A small group of Kansas City voters has approved the creation of a streetcar extension district.
Approximately 3,500 ballots were cast in the special mail-in election that was limited to people living within the boundaries of the proposed streetcar line, which would extend from downtown to UMKC. According to official election results, 2,458 voted for the creation of the district and 1,048 voted against it.
Residents living within the boundaries of the special taxing district, which includes the area roughly between the Missouri River and 53rd street, and State Line Road and Campbell, will be on the hook for special property assessments to generate funding for the streetcar.
But any tax hike is still a long ways away. Two more special elections will follow before any construction begins — the first, which will be in-person, will elect a governing board for the district, or TDD. After that, a third election would be held for voters to approve the imposition of the sales tax and property assessment.
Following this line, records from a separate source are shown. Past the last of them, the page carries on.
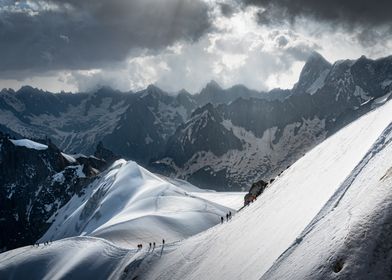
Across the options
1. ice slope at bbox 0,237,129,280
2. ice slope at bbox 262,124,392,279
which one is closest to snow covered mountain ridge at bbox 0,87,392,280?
ice slope at bbox 262,124,392,279

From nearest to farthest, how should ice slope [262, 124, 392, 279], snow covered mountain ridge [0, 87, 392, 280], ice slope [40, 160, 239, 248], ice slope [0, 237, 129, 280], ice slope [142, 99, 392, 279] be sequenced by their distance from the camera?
ice slope [262, 124, 392, 279] → snow covered mountain ridge [0, 87, 392, 280] → ice slope [142, 99, 392, 279] → ice slope [0, 237, 129, 280] → ice slope [40, 160, 239, 248]

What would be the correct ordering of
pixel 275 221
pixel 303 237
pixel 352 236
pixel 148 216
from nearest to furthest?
1. pixel 352 236
2. pixel 303 237
3. pixel 275 221
4. pixel 148 216

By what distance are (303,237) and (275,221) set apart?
461 inches

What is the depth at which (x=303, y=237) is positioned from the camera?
35719 mm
Anyone who lives in the boundaries can vote in the future elections — even if they didn’t participate in the first one.
David Johnson is the chairman of the Kansas City Regional Transit Alliance, the group behind expansion efforts. He says for the next few days, they'll throw their efforts into defeating a question in the city-wide special election coming up on Tuesday that could jeopardize expansion efforts.
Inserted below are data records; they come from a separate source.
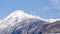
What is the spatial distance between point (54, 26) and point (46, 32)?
578cm

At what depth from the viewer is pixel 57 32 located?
110 meters

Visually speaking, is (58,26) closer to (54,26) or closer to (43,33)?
(54,26)

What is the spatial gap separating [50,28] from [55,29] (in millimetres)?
3344

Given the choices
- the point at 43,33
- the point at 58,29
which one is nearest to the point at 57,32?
the point at 58,29

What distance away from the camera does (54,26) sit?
4405 inches

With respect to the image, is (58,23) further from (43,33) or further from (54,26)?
(43,33)

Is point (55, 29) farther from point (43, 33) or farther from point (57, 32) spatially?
point (43, 33)

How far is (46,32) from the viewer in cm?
11325

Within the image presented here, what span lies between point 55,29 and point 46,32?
6160 millimetres

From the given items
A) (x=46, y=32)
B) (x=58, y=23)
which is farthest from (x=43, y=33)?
(x=58, y=23)

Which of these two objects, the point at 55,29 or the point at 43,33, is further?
the point at 43,33

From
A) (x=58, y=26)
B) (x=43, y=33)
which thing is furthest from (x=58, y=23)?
(x=43, y=33)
Question 1 would keep the city from planning for any construction or buying any land related to the streetcar without a citywide election. It also sticks the city with penalty of $1,000 a day for noncompliance.
"If Question 1 were to pass, it would mean streetcar expansion as a whole would come to a complete stop," Johnson says.
Technically a streetcar expansion could still happen if Question 1 passes, but the current plan would be effectively shut down and future efforts could take several more years.
Next week's ballot also includes another streetcar-related question brought by Virginia-based light rail activist Clay Chastain.
Johnson is encouraging people to vote "yes" on that measure because he believes it would cancel out Question 1.